Study material: Begin

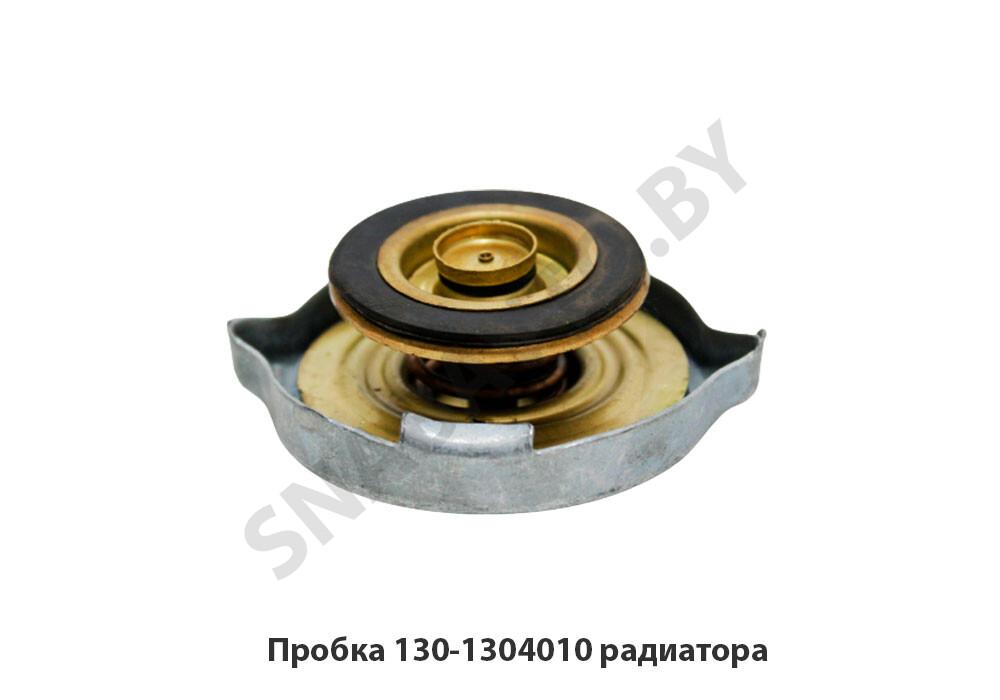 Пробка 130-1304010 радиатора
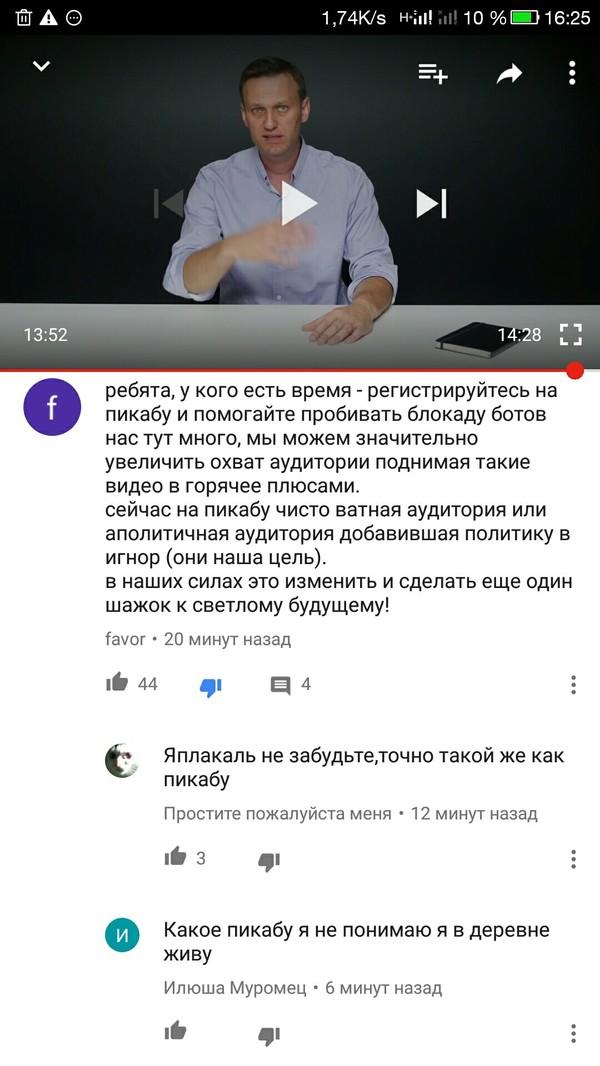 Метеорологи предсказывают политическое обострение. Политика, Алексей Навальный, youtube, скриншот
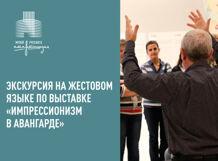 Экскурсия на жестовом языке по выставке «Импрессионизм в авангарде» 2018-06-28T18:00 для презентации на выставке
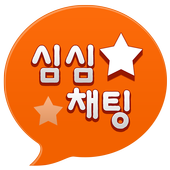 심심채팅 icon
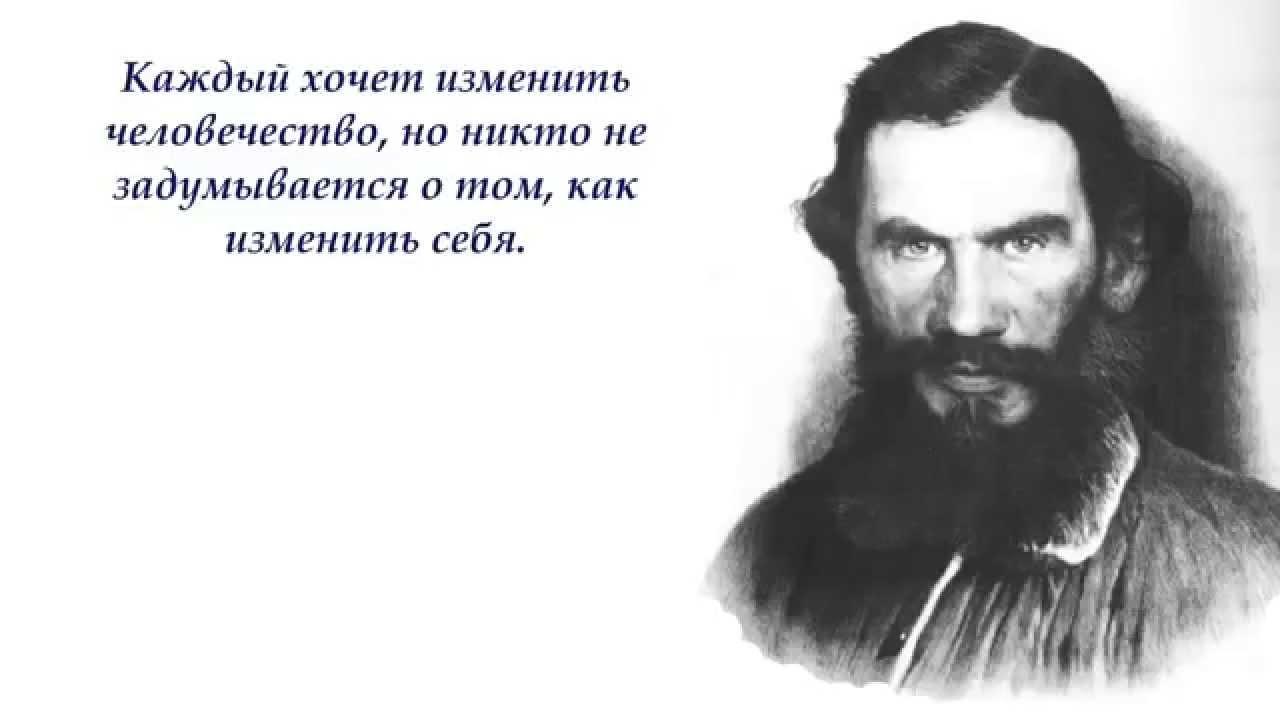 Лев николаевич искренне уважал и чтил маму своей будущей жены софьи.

Study material: End

• _Work to be completed_
Copy the records exactly. Skip any pictures.

• _Solution for this exercise_
 Пробка 130-1304010 радиатора
 Метеорологи предсказывают политическое обострение. Политика, Алексей Навальный, youtube, скриншот
 Экскурсия на жестовом языке по выставке «Импрессионизм в авангарде» 2018-06-28T18:00 для презентации на выставке
 심심채팅 icon
 Лев николаевич искренне уважал и чтил маму своей будущей жены софьи.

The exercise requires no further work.